I had remembered something about the studies of oral storytellers as applied to the Iliad and thought of it as a (perhaps rare) example of an “orality theory” done right: it produced concrete results; it explained specific bits of Iliad text that had confused earlier scholars. Even if the Iliad’s “orality theory” eventually is overthrown or revised (I’m not up on the Iliad anymore, but I’m vaguely aware that there has been some strong push against the status quo there recently) it will have at least pushed the scholarship of that text forward in useful ways.
Turning to the NT, though, I’m not seeing orality producing anything like the results that it had on Iliad studies. Orality in the NT tends to be something that is asserted but which fails to provide any predictions, explanations and other useful things.

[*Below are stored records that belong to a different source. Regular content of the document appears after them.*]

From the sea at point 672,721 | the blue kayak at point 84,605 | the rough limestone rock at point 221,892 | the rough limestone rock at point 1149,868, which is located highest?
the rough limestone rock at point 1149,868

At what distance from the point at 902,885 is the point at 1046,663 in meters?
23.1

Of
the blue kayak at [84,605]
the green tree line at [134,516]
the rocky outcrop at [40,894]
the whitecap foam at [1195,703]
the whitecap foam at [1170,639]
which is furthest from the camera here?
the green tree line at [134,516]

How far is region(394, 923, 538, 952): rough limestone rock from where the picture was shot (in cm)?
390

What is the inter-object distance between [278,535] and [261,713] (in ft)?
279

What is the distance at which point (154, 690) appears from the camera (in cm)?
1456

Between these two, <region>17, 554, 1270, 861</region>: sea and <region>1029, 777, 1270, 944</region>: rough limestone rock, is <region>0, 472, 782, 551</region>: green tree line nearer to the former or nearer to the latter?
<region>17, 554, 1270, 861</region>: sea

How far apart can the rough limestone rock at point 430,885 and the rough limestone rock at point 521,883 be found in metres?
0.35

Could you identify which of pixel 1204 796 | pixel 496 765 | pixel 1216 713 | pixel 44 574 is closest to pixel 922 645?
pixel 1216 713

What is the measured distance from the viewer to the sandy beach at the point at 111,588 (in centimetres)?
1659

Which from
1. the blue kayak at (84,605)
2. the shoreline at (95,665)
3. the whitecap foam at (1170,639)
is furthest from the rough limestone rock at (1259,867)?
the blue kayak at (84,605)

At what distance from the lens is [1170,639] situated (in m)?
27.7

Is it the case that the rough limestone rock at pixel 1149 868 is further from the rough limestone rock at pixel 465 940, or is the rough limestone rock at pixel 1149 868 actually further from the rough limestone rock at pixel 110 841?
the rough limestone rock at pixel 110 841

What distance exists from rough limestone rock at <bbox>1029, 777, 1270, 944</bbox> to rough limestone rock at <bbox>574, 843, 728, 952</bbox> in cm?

Yes, I made up a little graphic for another post that illustrated the way scholars today tend to see the way the Homeric epics came to their final form:
http://vridar.org/2012/10/18/did-a-single-author-write-genesis-ii-kings-demise-of-the-documentary-hypothesis/
Thanks for the link, Neil. I had not seen that post before. Very helpful. Just tonight, I re-read Thompson’s take on the story of Moses, and it struck me that the story of Moses in Exodus was a reaction to an older tradition (that transmitted by Hecataeus of Abdera, for example), not a rewriting/redaction/interpolation of that tradition.